*TEXT PASSAGE*.
The Torqeedo motors are just an advanced electric outboard motor. Different boat owners are coming up with different methods for retraction of their motors. One such method is by a linear actuator which is the retraction method used on "School's Out". 
This method works really well and you can see it in action here-
http://www.youtube.com/watch?v=mJv-lGPXxHc

On our racing electric cat project "Room With A View" we are still deciding on the best retraction method for the motors however I think it will be simpler than that used on School's Out. 
Our motor drive system will however be far more complex. We are using two Torqeedo motors (mounted on each hull) and are considering fitting a 9kW Thoosa (Lynch motor) to the centre leg. The Thoosa motor is a brushed motor with a 4 quadrant motor controller so we should be able to have a small amount of regeneration while sailing in strong winds.

We are fitting a Yanmar diesel motor which will run a triple alternator setup for battery charging. The Prestolite alternators have had their regulators set for optimal charging of lithium iron phosphate batteries.
The 48V battery bank with supply a sinewave mains power inverter to run all the electrical appliances like 3 fridges, freezer, microwave etc. on the boat and a DC/DC converter will supply 12V house power.


----------



## HYPRDRV (Aug 20, 2009)

BMI, I thought you said this is a race boat, 3 frigs and a micro??  I assume this is a long distance race boat and and an interesting power system to boot.

*EXTRACTED DATA*.
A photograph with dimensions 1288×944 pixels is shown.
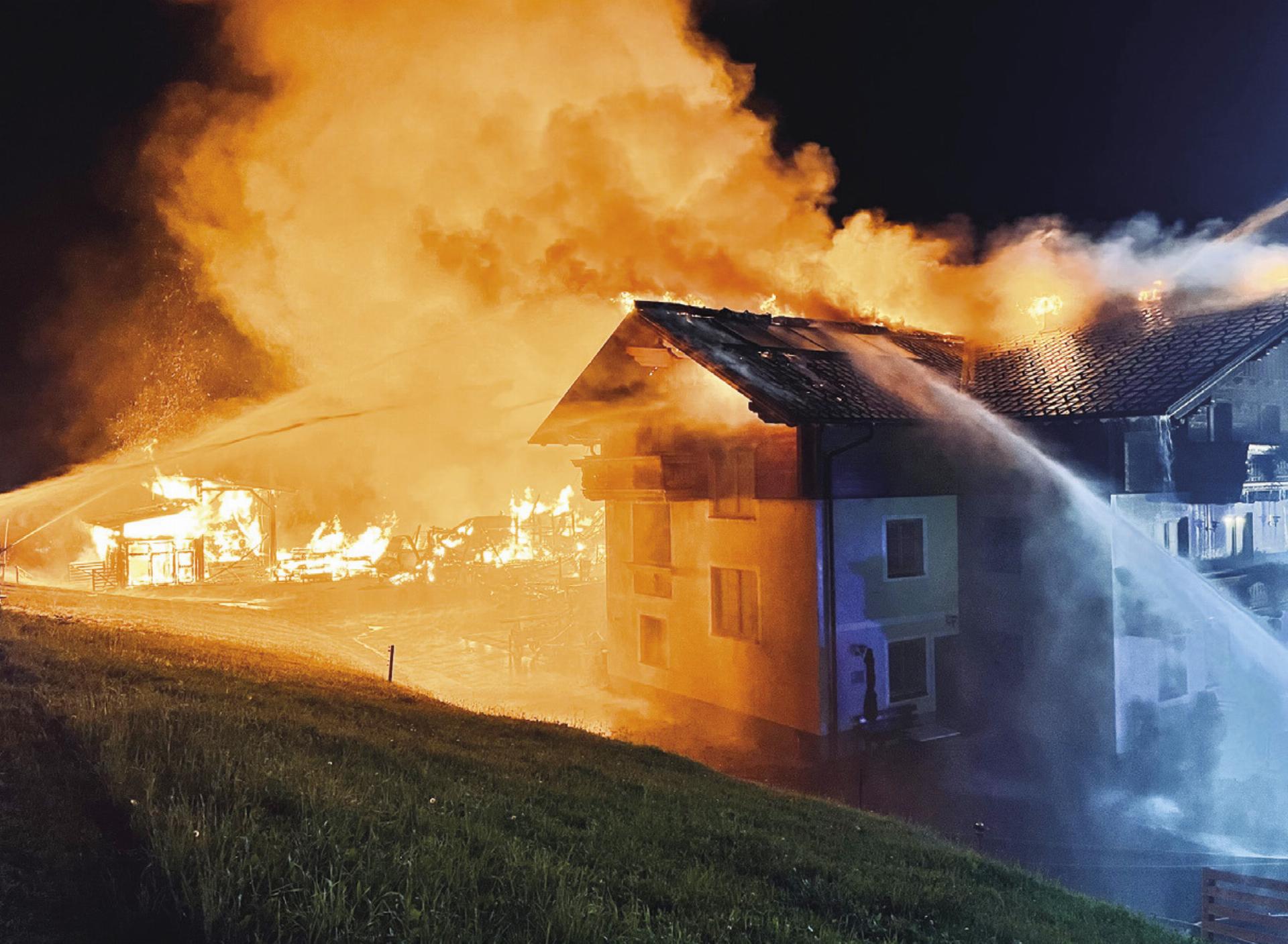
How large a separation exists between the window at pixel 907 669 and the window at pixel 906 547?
157 cm

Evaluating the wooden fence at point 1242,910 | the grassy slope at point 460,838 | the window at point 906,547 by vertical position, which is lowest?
the wooden fence at point 1242,910

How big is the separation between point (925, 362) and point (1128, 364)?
532cm

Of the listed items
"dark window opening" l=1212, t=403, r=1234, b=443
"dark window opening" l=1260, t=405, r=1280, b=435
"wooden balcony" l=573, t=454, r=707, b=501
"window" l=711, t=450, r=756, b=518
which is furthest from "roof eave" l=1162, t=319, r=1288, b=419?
"wooden balcony" l=573, t=454, r=707, b=501

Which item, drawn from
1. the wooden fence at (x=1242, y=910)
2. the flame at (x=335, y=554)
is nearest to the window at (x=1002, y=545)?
the wooden fence at (x=1242, y=910)

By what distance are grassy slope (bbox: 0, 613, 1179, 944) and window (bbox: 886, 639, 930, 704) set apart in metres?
7.33

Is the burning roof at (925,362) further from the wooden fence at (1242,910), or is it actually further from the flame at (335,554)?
the flame at (335,554)

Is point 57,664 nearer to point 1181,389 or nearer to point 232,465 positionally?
point 1181,389

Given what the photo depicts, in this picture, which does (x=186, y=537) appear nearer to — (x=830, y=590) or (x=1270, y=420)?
(x=830, y=590)

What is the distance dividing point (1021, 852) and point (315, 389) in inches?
1401

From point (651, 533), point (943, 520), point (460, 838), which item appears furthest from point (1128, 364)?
point (460, 838)

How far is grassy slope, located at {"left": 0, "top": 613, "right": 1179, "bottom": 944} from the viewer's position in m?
4.72

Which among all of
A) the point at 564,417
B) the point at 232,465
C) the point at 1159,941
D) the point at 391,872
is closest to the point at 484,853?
the point at 391,872

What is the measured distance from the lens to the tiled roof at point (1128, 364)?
53.4ft

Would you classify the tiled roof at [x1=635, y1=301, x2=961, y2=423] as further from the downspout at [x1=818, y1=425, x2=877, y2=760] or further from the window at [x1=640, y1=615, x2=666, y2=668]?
the window at [x1=640, y1=615, x2=666, y2=668]
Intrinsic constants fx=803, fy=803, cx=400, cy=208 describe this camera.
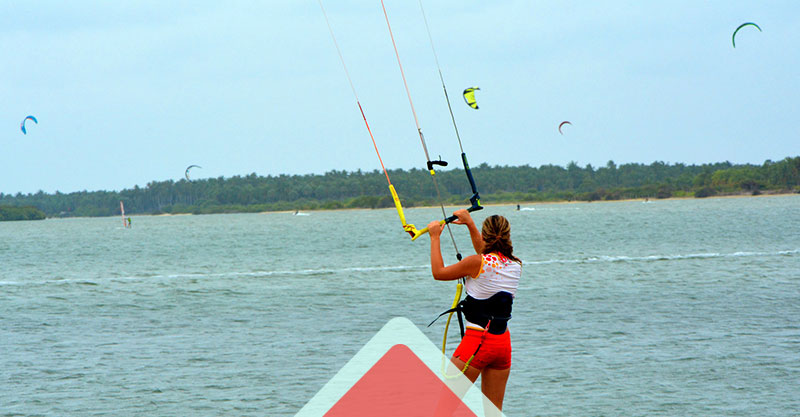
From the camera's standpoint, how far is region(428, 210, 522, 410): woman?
18.1 ft

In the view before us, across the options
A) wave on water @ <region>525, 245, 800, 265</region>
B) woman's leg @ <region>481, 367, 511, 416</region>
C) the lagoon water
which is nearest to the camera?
woman's leg @ <region>481, 367, 511, 416</region>

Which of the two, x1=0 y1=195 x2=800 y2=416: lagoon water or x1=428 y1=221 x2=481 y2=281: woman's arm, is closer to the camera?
x1=428 y1=221 x2=481 y2=281: woman's arm

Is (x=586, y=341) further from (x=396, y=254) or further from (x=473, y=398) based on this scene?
(x=396, y=254)

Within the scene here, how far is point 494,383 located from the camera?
5770mm

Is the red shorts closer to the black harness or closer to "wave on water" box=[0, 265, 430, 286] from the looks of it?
the black harness

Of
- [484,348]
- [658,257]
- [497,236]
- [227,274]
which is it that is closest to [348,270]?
[227,274]

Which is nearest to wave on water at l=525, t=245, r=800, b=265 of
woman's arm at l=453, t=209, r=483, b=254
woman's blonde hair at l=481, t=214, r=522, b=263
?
woman's arm at l=453, t=209, r=483, b=254

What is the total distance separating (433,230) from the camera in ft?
18.5

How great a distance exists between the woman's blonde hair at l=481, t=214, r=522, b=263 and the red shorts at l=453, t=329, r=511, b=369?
572mm

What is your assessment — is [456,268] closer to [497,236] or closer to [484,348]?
[497,236]

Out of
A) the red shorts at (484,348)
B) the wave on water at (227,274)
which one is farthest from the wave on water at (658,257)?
the red shorts at (484,348)

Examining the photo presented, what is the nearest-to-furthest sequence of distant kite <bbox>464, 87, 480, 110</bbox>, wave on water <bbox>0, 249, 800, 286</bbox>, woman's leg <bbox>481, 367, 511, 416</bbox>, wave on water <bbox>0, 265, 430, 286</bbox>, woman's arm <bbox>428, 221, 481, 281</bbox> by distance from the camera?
woman's arm <bbox>428, 221, 481, 281</bbox>, woman's leg <bbox>481, 367, 511, 416</bbox>, distant kite <bbox>464, 87, 480, 110</bbox>, wave on water <bbox>0, 265, 430, 286</bbox>, wave on water <bbox>0, 249, 800, 286</bbox>

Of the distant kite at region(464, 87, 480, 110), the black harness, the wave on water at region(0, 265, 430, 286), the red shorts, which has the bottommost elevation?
the wave on water at region(0, 265, 430, 286)

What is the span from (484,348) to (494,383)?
35 cm
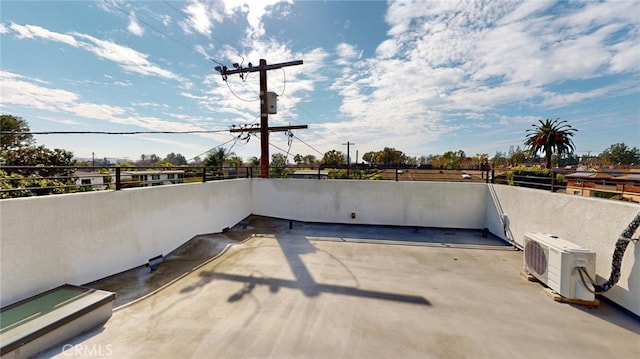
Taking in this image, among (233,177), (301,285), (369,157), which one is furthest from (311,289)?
(369,157)

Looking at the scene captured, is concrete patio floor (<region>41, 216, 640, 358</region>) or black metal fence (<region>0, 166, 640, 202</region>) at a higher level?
black metal fence (<region>0, 166, 640, 202</region>)

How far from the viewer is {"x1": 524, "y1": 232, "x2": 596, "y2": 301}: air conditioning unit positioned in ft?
9.68

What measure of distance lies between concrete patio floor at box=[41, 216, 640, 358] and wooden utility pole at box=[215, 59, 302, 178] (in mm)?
3936

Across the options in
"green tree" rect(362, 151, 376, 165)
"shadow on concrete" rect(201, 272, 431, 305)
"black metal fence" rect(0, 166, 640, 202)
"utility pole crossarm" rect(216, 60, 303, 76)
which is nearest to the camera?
"shadow on concrete" rect(201, 272, 431, 305)

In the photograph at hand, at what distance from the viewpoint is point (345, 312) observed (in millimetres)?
2770

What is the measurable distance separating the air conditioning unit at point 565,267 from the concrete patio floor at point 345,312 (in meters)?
0.19

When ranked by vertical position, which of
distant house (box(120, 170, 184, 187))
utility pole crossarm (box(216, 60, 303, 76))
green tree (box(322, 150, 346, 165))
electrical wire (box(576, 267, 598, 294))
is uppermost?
utility pole crossarm (box(216, 60, 303, 76))

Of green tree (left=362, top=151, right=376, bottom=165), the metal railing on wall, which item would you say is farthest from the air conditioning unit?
green tree (left=362, top=151, right=376, bottom=165)

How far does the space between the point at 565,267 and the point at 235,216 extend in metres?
7.08

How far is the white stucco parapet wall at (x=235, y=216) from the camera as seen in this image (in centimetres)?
287

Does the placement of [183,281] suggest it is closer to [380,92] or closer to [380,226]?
[380,226]

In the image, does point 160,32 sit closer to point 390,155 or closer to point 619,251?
point 619,251

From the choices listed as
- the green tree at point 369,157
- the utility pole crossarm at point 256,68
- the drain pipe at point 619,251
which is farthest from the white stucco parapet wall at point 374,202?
the green tree at point 369,157

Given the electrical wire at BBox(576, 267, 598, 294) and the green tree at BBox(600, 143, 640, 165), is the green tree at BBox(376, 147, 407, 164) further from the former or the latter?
the electrical wire at BBox(576, 267, 598, 294)
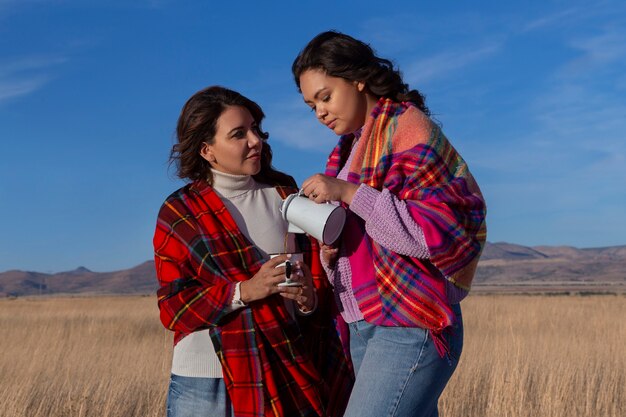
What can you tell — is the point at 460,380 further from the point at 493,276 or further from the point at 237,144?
the point at 493,276

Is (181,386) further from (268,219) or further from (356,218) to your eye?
(356,218)

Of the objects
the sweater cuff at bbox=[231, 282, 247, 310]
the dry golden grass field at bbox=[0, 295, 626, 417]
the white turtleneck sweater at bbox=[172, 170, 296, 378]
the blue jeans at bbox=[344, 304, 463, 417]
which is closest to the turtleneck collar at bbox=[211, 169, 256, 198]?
the white turtleneck sweater at bbox=[172, 170, 296, 378]

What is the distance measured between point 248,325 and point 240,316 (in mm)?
38

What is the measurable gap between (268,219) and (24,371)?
5.95 meters

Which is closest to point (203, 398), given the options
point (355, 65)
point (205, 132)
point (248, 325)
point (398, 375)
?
point (248, 325)

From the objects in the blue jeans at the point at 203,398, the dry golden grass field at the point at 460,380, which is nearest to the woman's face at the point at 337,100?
the blue jeans at the point at 203,398

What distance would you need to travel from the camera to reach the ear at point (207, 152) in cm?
271

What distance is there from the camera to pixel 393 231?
2068 mm

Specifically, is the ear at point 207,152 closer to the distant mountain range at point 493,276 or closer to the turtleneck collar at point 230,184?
the turtleneck collar at point 230,184

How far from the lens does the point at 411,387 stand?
2.07 m

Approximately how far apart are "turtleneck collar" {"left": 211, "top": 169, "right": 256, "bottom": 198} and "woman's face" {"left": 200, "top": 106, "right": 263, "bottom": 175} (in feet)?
0.07

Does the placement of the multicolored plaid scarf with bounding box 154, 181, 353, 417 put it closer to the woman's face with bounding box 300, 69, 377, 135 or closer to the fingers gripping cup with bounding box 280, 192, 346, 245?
the fingers gripping cup with bounding box 280, 192, 346, 245

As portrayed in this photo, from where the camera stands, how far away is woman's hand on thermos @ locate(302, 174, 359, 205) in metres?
2.15

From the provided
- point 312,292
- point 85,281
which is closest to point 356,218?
point 312,292
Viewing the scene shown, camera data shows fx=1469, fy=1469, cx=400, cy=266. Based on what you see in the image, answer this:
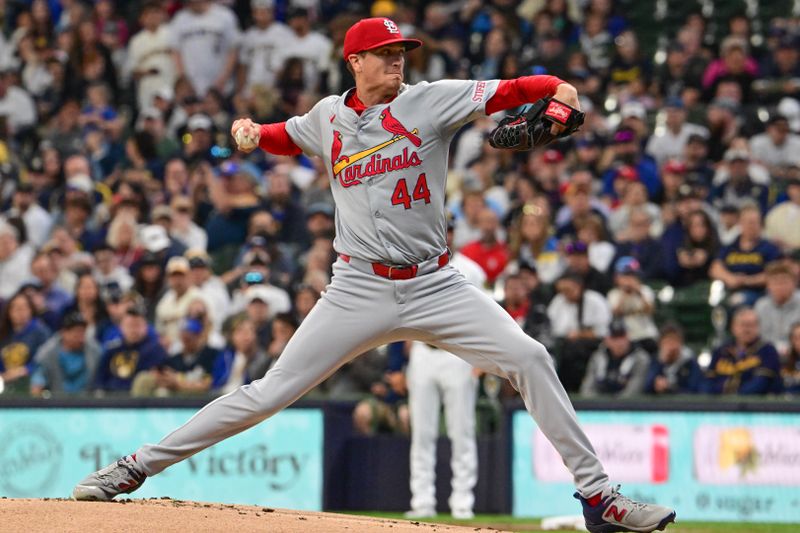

*WORK REQUIRED*. In the text about electric boat motors, please translate this sentence into Spanish: "We are fitting a Yanmar diesel motor which will run a triple alternator setup for battery charging."

*SOLUTION TO THIS EXERCISE*. Estamos instalando un motor diésel Yanmar que accionará una configuración de triple alternador para la carga de las baterías.